The group said that that the quarter was characterised by continued inflation, rising costs and a decline in out-of-home consumption in many countries due to weather conditions.
Adjusted EBITDA for the period came in at €332 million, a decline from €441 million in the same period last year, mainly due to the the expiry of post-transaction effects (primarily Real) and licence revenues from the partnership with Wumei, the group said.
In the first nine months of the year, sales were up 4.1%, to €22.65 billion, Metro noted.
In its home market of Germany, sales were up 1.9% in the quarter, despite a 'restrained' HoReCa business in April and May, Metro said.
In the West segment, sales were up 1.6%, driven largely by France and Spain, while in the East segment, sales were up 4.2% in local currency – – as a result of negative exchange rates, particularly in Türkiye, reported sales decreased by 8.6%.
In the Others segment, which includes its Metro Markets business, sales nearly doubled, from €31 million in the third quarter of last year to €60 million this year.
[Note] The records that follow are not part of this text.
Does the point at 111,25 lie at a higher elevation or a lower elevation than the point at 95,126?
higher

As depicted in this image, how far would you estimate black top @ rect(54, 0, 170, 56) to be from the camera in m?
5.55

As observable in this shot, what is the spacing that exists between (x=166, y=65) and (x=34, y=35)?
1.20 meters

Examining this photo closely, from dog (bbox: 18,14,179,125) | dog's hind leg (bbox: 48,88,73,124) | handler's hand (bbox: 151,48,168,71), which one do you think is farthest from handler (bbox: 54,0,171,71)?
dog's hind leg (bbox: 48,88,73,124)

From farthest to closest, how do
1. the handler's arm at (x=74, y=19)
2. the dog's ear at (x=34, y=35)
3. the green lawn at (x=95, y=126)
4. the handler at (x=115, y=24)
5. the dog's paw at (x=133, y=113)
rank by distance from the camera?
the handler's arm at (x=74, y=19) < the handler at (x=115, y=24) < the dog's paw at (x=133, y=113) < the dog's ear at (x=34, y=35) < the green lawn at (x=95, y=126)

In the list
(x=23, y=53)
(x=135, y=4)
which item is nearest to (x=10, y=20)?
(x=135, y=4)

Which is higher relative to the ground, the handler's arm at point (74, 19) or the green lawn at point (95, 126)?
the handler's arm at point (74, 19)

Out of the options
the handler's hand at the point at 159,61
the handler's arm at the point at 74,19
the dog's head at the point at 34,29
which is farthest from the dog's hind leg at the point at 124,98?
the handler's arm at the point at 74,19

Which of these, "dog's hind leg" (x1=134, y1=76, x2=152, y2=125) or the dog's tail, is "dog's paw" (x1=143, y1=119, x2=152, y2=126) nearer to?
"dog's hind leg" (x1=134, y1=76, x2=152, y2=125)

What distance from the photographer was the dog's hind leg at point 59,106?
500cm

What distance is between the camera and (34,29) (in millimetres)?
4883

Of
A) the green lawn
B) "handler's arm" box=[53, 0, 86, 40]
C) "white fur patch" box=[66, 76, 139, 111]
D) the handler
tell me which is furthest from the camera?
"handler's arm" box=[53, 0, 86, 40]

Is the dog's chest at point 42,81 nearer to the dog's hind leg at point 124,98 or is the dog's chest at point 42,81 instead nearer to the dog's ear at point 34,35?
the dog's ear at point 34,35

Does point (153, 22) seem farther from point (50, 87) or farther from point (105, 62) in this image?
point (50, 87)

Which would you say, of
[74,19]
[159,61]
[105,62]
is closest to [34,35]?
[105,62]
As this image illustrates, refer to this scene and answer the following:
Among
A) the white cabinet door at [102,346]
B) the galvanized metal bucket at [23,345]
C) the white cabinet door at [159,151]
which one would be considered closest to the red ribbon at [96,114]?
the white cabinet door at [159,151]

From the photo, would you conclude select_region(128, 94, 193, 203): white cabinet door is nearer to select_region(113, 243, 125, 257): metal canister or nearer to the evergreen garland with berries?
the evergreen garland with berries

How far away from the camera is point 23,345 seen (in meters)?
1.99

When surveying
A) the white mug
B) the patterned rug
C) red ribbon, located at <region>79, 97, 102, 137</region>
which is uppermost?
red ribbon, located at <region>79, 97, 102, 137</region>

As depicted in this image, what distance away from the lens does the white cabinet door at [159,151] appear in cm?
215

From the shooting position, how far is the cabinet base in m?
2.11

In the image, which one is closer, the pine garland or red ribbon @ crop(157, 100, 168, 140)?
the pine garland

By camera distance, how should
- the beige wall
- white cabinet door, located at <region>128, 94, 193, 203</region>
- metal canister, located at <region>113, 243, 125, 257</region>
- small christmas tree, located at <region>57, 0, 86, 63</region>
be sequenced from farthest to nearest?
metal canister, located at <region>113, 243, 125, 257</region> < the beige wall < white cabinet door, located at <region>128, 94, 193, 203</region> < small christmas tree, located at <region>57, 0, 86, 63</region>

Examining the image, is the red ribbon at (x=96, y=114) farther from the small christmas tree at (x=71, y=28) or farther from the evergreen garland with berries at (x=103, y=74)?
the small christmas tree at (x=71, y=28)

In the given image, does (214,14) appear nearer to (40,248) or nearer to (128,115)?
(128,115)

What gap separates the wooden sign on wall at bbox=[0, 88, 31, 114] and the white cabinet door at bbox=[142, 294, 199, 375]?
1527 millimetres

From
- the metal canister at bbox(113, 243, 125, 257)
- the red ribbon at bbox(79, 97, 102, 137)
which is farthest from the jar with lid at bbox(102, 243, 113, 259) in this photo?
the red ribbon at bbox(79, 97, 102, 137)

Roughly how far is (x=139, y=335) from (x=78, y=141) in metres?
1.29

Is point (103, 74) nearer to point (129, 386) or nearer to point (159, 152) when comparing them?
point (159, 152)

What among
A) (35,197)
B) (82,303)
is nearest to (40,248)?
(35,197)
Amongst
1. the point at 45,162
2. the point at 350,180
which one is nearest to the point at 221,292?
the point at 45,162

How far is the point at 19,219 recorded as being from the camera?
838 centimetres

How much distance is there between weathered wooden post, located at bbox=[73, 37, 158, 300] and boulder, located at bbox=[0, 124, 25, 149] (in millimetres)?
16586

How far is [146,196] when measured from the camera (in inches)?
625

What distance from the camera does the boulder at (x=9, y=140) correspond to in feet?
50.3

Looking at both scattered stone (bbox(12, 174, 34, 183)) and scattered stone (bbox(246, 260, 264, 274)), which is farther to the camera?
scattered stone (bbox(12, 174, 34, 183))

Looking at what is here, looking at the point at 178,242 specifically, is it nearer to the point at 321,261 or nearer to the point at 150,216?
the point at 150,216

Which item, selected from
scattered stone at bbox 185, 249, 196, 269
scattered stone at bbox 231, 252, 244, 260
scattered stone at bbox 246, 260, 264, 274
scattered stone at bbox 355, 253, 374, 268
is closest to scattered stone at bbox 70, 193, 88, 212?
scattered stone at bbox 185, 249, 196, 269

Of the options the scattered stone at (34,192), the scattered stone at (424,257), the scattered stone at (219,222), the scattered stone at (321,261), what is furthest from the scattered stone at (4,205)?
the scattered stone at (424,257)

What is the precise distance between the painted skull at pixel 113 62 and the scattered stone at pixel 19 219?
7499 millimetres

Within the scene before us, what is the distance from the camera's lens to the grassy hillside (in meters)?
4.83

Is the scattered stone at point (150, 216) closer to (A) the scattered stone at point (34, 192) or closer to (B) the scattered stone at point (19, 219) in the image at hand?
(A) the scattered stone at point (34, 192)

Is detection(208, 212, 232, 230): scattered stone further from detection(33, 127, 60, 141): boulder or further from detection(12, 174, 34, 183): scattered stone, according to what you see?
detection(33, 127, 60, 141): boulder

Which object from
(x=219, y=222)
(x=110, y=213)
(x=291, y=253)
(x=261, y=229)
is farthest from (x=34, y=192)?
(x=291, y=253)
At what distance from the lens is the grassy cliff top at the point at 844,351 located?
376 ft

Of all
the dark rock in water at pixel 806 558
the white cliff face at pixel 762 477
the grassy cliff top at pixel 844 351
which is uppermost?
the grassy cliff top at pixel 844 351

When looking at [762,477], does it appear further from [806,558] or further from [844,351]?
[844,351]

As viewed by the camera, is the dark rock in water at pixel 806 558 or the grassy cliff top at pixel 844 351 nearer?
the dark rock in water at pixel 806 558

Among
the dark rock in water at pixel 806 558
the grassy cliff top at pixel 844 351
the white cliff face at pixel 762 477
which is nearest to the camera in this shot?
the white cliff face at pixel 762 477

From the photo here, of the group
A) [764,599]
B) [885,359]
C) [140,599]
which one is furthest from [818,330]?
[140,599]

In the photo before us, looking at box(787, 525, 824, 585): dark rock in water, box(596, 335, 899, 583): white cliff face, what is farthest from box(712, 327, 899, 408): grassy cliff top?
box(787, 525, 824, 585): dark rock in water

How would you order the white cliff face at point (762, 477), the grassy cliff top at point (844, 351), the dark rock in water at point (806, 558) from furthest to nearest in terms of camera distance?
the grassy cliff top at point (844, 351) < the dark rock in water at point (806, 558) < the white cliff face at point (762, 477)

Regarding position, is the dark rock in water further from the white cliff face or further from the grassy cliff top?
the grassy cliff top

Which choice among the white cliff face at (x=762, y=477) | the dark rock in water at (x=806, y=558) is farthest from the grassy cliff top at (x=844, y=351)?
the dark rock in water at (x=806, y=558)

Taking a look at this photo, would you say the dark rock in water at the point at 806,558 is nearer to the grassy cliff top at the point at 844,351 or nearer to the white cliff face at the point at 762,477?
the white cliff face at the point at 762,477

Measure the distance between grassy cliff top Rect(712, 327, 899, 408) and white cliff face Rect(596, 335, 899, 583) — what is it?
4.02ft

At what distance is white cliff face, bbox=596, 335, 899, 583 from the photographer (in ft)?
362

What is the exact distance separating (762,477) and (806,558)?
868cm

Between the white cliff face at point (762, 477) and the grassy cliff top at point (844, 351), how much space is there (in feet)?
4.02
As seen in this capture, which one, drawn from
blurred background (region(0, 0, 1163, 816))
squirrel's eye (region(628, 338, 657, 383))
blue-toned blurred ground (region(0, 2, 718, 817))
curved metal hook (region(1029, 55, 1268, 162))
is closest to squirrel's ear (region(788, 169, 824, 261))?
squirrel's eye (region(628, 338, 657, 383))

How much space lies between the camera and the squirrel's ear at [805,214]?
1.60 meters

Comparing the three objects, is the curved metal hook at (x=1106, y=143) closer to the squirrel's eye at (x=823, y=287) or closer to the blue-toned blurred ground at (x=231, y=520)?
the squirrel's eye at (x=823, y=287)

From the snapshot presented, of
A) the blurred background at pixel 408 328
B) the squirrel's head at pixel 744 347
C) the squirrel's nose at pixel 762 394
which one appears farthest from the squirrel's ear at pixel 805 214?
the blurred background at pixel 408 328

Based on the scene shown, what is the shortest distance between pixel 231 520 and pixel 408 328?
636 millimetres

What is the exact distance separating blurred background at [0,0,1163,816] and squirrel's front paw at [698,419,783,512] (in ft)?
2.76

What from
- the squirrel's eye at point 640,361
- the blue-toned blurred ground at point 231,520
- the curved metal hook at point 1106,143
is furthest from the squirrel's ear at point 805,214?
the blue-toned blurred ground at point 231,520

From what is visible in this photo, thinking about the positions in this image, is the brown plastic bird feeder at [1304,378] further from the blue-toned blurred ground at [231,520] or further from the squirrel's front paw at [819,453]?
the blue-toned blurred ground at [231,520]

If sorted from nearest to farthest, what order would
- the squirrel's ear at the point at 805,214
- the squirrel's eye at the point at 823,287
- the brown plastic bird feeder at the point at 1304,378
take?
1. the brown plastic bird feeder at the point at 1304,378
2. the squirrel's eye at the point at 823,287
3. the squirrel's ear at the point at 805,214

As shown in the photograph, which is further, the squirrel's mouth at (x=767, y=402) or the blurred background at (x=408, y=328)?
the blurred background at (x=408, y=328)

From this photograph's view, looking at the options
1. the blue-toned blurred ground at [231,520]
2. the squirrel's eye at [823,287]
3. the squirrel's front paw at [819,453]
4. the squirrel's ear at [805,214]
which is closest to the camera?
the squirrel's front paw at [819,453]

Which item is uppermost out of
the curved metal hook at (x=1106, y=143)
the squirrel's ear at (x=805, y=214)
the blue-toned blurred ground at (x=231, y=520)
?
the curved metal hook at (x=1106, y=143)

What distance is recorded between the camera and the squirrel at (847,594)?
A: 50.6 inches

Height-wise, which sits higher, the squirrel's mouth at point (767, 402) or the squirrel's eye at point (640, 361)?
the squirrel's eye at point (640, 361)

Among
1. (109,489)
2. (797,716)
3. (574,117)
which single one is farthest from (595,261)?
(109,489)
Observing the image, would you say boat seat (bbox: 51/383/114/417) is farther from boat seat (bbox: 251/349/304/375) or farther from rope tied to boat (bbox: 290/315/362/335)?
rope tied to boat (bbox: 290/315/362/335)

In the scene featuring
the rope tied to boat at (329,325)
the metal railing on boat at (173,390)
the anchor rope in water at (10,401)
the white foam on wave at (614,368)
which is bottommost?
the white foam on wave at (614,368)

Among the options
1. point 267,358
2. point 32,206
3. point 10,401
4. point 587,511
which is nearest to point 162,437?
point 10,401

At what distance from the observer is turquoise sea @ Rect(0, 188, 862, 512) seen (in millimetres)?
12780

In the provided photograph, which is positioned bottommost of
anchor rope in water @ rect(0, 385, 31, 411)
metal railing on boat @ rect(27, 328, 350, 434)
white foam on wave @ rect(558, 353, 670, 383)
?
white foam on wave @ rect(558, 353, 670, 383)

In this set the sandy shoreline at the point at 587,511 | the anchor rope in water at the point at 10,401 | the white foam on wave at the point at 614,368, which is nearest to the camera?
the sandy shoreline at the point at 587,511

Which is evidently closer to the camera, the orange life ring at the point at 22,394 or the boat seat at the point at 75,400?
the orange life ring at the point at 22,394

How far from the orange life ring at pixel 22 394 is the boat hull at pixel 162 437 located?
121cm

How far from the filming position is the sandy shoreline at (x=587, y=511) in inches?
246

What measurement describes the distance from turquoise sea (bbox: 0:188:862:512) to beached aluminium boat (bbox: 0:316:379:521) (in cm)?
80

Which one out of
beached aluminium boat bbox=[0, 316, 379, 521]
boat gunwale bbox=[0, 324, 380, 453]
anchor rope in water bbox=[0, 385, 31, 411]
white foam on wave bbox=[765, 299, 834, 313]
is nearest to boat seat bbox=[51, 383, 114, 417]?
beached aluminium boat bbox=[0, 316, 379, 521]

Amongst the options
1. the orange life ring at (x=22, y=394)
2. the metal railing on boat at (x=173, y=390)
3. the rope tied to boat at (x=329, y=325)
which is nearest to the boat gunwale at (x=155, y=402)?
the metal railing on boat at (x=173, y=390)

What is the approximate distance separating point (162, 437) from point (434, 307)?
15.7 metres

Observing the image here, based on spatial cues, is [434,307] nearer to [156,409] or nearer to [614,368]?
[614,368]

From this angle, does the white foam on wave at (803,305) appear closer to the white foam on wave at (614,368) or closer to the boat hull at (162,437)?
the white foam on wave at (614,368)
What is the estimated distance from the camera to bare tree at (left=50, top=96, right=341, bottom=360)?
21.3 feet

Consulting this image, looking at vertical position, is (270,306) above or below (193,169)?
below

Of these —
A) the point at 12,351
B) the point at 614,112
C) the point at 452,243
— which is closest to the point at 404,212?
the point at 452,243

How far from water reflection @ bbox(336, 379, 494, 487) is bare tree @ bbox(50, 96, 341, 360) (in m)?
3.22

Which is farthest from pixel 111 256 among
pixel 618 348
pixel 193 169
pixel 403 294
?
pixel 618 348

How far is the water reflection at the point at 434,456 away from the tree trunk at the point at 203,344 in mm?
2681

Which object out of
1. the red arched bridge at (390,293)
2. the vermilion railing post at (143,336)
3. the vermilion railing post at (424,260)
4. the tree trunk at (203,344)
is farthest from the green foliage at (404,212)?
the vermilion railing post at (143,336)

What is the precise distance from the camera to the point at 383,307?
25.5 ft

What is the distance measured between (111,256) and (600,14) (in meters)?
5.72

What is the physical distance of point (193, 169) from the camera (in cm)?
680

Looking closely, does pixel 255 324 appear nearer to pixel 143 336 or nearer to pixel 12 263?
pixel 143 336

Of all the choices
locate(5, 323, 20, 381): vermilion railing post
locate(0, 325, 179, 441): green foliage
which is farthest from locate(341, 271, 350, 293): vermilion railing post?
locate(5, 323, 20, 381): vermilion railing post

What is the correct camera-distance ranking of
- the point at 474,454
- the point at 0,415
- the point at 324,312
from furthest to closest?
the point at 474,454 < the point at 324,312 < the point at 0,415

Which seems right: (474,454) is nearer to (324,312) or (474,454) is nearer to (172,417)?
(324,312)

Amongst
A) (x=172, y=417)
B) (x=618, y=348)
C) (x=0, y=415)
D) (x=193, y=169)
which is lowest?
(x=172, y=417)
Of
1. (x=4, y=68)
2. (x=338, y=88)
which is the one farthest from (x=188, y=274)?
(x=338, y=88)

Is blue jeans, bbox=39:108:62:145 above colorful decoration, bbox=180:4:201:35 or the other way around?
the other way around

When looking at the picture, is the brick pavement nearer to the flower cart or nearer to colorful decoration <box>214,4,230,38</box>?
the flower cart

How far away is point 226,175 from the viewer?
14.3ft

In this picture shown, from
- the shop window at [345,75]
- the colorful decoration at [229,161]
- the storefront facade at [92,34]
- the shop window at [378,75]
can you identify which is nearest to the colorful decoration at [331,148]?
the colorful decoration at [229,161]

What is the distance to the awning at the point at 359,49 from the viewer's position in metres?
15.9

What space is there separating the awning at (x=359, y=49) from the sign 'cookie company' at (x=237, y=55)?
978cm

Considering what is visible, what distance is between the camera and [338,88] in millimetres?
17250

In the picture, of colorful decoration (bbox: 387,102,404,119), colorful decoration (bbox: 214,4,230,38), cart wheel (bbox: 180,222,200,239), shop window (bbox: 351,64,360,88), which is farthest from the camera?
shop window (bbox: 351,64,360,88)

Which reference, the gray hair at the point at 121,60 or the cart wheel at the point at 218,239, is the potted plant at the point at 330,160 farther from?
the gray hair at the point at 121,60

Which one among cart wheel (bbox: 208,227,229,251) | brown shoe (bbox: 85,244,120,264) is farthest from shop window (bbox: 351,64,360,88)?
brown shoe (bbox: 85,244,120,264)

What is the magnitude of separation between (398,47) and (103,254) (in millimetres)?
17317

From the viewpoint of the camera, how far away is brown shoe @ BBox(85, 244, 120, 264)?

'Challenging Market Environment'
“We continued our growth journey in Q3 2023 despite a challenging market environment as well as a strong quarter last year," commented Dr Steffen Greubel, CEO of Metro AG.
Greubel, who recently saw his contract extended for another five years, added that the cash-and-carry operator is growing both its delivery and digital businesses, and is seeing "good progress" in terms of the wholesale transformation of its outlets.
"This includes optimising our assortment as well as expanding our volume-based pricing model ‘buy more, pay less’ and strengthening delivery out of stores," he said.
"The goal is to further develop our stores into efficient warehouses and logistics platforms to ensure an optimal interaction between store-based business and delivery, as well as between stores and depots, and thus achieve our ambitious goals in the delivery business."